§ Selected passage:
——————————

Page 1 of 1

Cant seem to get the right regex to match...

Posted: Thu Aug 13, 2009 12:15 pm
by ct_lee
I am trying to get regex to match my string which is:
&nbsp;&middot;&nbsp; <a href=\"http://www.link.ext/some-page/\" title=\"Title goes here\">
On some occasions there is content between the <a and the href part so i have used the regex:
.* <a .* href=\"
The code for my test program is in java as follows:

Code: Select all

public class test {
 
    public static void main( String[] arguments) {
        String test = "                                 &nbsp;&middot;&nbsp;                                                                    <a href=\"http://www.link.ext/some-page/\" title=\"Title goes here\">";
        if ( test.matches(".* <a .* href=\"") ) {
            System.out.println("matches");
        }
    }
 
}
Can anyone point out where i am going wrong or provide a solution to matching that example link?

Thanks.

Re: Cant seem to get the right regex to match...

Posted: Thu Aug 13, 2009 12:23 pm
by prometheuzz
It doesn't match for two reasons:
1 - String.matches() returns true if the the entire String is matched by the regex. Since your regex stops after href=\", it won't match the entire String. Try adding another DOT-STAR at the end of your regex;
2 - there are two spaces in this part of your regex: <a .* href (before and after the DOT-STAR) while there is only one space in your text.

Another thing, matching text with DOT-STAR should be avoided if you can. Be more specific where possible. So you shouldn't do:

Code: Select all

"<a .*href"
but rather:

Code: Select all

"<a\s[^>]*href"

Re: Cant seem to get the right regex to match...

Posted: Thu Aug 13, 2009 12:42 pm
by ct_lee
prometheuzz wrote:It doesn't match for two reasons:
1 - String.matches() returns true if the the entire String is matched by the regex. Since your regex stops after href=\", it won't match the entire String. Try adding another DOT-STAR at the end of your regex;
2 - there are two spaces in this part of your regex: <a .* href (before and after the DOT-STAR) while there is only one space in your text.

Another thing, matching text with DOT-STAR should be avoided if you can. Be more specific where possible. So you shouldn't do:

Code: Select all

"<a .*href"
but rather:

Code: Select all

"<a\s[^>]*href"
1. I had tried something like that in earlyer examples but still didnt get any success.
2. Thats because some links i am going through start the tag with <a id="1234abc" href="...

——————————

§ What this exercise asks:
#1 Using the regex forum thread above, say whether each statement agrees with it: (a) the reply advises adding another DOT-STAR at the end of the regex, (b) the reply recommends using DOT-STAR wherever possible, and (c) the test program is written in Python. For each, answer yes or no and quote the deciding words.
#2 Answer these questions from the regex forum thread above:
(a) Who posted the reply at 12:23 pm?
(b) What pattern does that reply recommend in place of "<a .*href"?
(c) What does the test program print when the string matches?

§ Information shown:
——————————

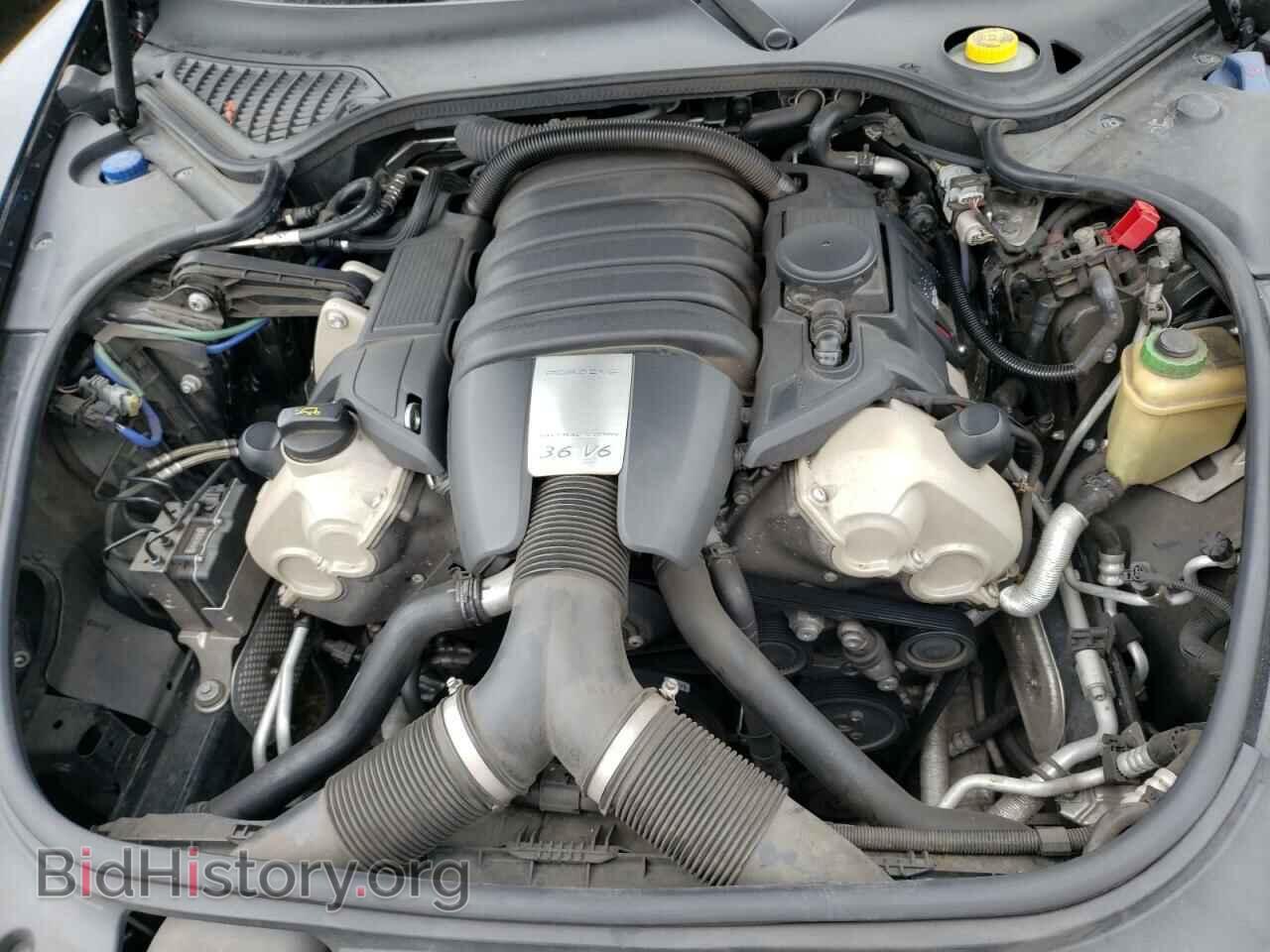 2011 PORSCHE PANAMERA - VIN: WP0AA2A77BL011975 - Фото 7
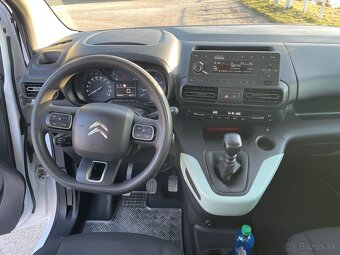 Citroën Berlingo 1,2 benzín 81 kW - 13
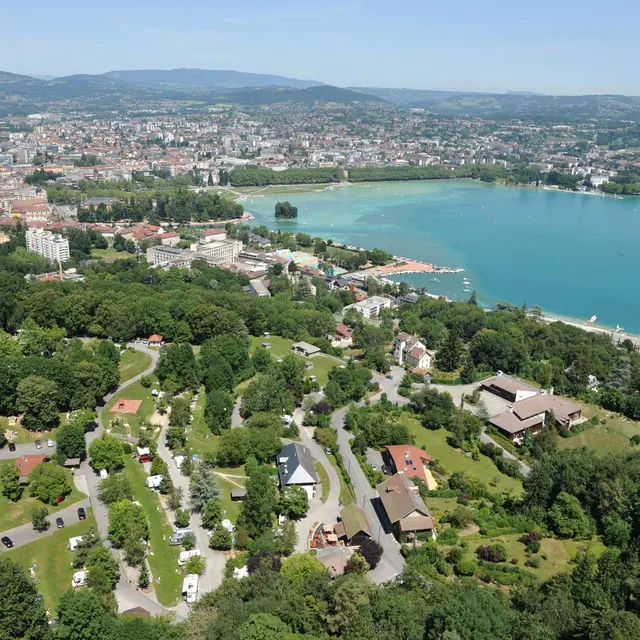 Le Belvédère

——————————

§ Answer list:
#1
(a) Yes: "Try adding another DOT-STAR at the end of your regex"
(b) No: "matching text with DOT-STAR should be avoided if you can"
(c) No: "The code for my test program is in java"

#2
(a) prometheuzz
(b) "<a\s[^>]*href"
(c) matches